Devices that convert the kinetic energy of underwater currents into electric power comprise rotary means, such as a propeller, that is located in an underwater current and which turns in response thereto. The rotation of the rotary means is utilized to mechanically rotate the shaft/rotor of an electric generator to produce a substantially constant electric output. Electric power from a water-based generator can be transmitted through electric cables to
a power transmission network on land or to a water-based infrastructure such as an oil or gas platform.

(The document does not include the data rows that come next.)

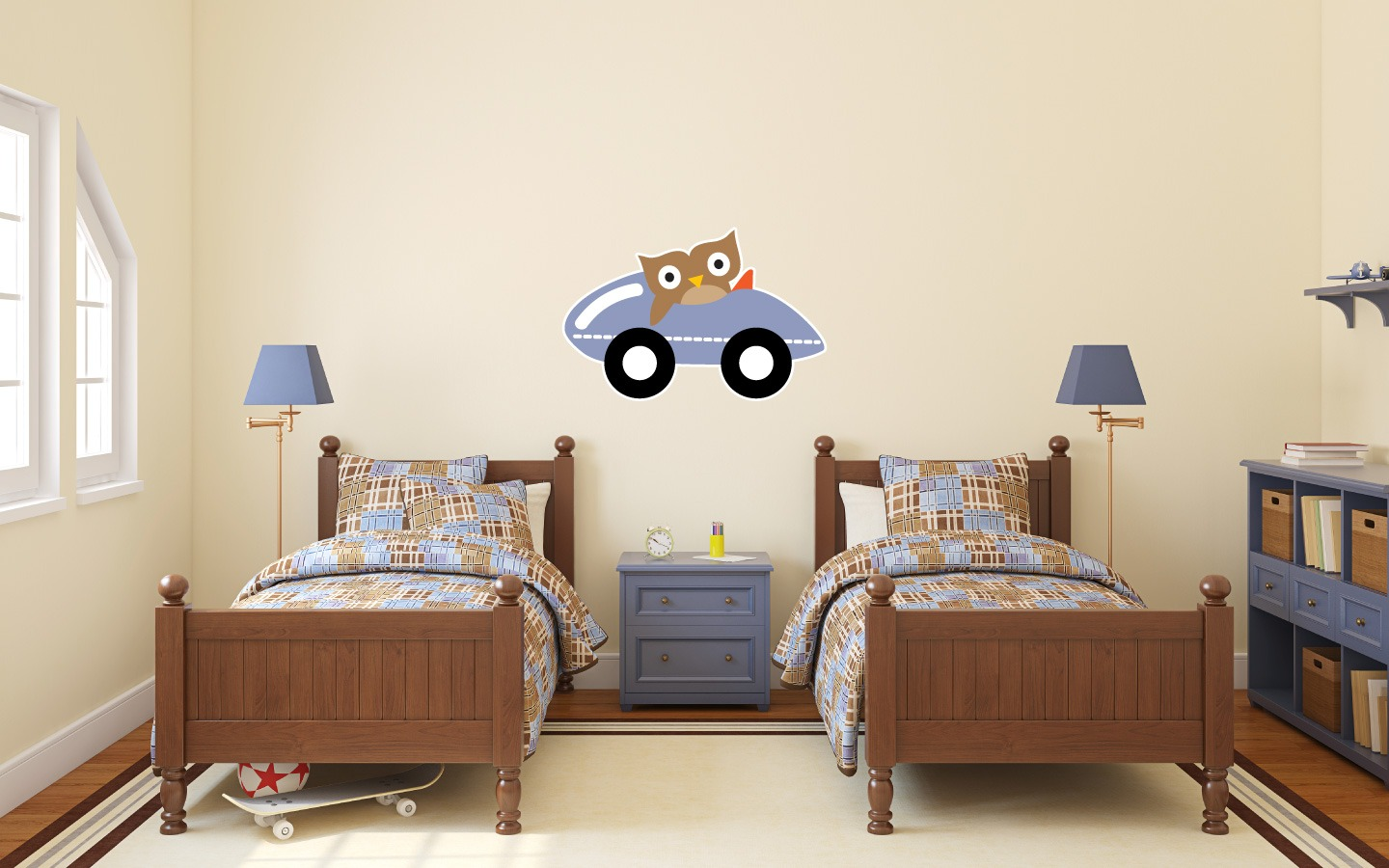 Custom wall stickers graphics for home kids signs custom stickers for custom rooms amipublicfo Choice Image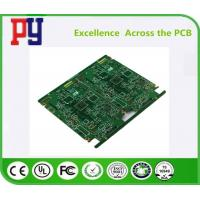 Wholesale 4 Layer PCB Printed Circuit Board 1OZ Copper HASL Surafece Fr4 Base Material from china suppliers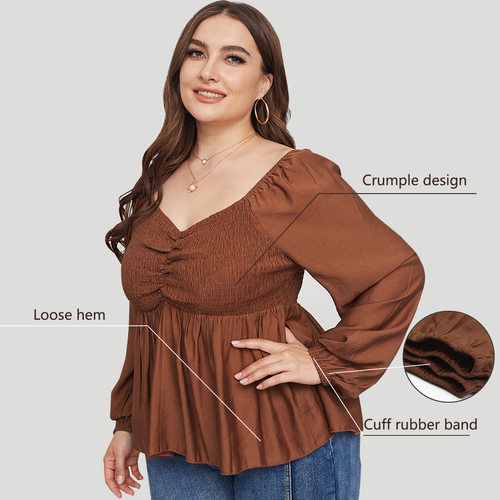WearWhale Plus Size Tops for Women V Neck Long Sleeve Plus Size Shirts with Ruffle Hem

WO 97/45921 describes a rotating electric machine including an induction winding containing an electric conductor enclosed within an insulation system comprising a first semiconducting layer, which is provided with a surrounding solid insulation layer and a second semiconducting layer that encases the solid insulation layer. The use of such an induction winding, in the stator winding of a rotating electric machine, allows the voltage of the rotating electric machine to be increased to such a level that it can be connected directly to a power network without the need of an intermediate transformer. Consequently this leads to savings in both economic terms and with regards to space requirements for installations comprising a rotating electric machine as a transformer constitutes an extra cost and reduces the total efficiency of the system. Such electric machines generally operate at high voltages i.e. voltages exceeding 10kV, typically in the range 36kV up to 800kV or higher.
The induction windings of such rotating electric machines require a relatively thick insulation system due to the high voltage. The insulation system provides the desirable electric insulation but, because electric insulation materials are generally also good thermal insulators, it also unavoidably provides good thermal insulation. A thick insulation system around the machine's induction winding hinders heat from being dissipated from the winding's electric conductor. During the rotating machine's use, heat is generated inside the machine's magnetic core and induction winding. The rotating machine's components have to be cooled to ensure their optimum performance and prolonged lifetime. The thick insulation system also entails an increased radius of curvature of the induction winding, which in turn results in an increased size of the winding overhang.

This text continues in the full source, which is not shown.